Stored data
※

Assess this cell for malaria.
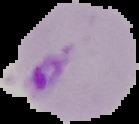

Parasitized.

image_type: segmented cell region with the area outside set to black
image_size: 139×124 pixels
preparation: thin blood smear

※

→ TASK DESCRIPTION: The answer is the line with "image_type: segmented cell" plus every line after it, printed exactly as they appear above.

→ TASK SOLUTION:
image_type: segmented cell region with the area outside set to black
image_size: 139×124 pixels
preparation: thin blood smear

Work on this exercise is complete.